Records provided:
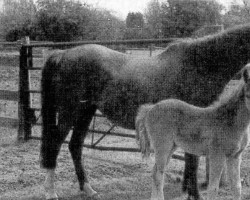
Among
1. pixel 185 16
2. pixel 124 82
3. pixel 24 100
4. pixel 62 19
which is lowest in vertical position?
pixel 24 100

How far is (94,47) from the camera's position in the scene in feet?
17.5

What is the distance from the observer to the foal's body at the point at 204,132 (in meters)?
3.71

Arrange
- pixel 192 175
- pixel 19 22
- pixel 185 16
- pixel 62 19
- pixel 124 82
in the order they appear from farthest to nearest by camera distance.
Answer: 1. pixel 19 22
2. pixel 62 19
3. pixel 185 16
4. pixel 124 82
5. pixel 192 175

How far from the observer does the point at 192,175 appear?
4664 mm

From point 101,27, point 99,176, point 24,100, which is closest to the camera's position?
point 99,176

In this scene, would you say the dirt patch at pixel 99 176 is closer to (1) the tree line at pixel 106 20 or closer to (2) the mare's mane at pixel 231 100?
(2) the mare's mane at pixel 231 100

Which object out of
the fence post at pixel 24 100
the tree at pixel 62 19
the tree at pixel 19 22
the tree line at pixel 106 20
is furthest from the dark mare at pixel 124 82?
the tree at pixel 19 22

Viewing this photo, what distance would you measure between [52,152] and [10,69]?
41.7 ft

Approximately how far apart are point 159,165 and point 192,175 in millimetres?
806

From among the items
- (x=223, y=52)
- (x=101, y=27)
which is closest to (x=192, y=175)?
(x=223, y=52)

Problem: Can you retype all of the rows above word for word, leaving out the pictures?

Response to the task:
Among
1. pixel 185 16
2. pixel 124 82
3. pixel 24 100
4. pixel 62 19
which is lowest in vertical position?
pixel 24 100

How far is (94,47) from the camera's position in the scene in feet?
17.5

What is the distance from the observer to the foal's body at the point at 204,132 (in meters)?
3.71

Arrange
- pixel 192 175
- pixel 19 22
- pixel 185 16
- pixel 62 19
- pixel 124 82
in the order they appear from farthest to nearest by camera distance.
Answer: 1. pixel 19 22
2. pixel 62 19
3. pixel 185 16
4. pixel 124 82
5. pixel 192 175

How far from the observer does the point at 192,175 appear?
4664 mm

From point 101,27, point 99,176, point 24,100, which is closest to the camera's position?
point 99,176

In this scene, would you say the dirt patch at pixel 99 176 is closer to (1) the tree line at pixel 106 20 or closer to (2) the mare's mane at pixel 231 100?
(2) the mare's mane at pixel 231 100

Which object out of
the fence post at pixel 24 100
the tree at pixel 62 19
the tree at pixel 19 22
the tree line at pixel 106 20
is furthest from the dark mare at pixel 124 82?
the tree at pixel 19 22

Viewing this photo, what distance would you measure between [52,152] and [10,69]?
41.7 ft

Approximately how far apart are point 159,165 and point 192,175 in millimetres?
806

From among the items
- (x=223, y=52)
- (x=101, y=27)
which is closest to (x=192, y=175)?
(x=223, y=52)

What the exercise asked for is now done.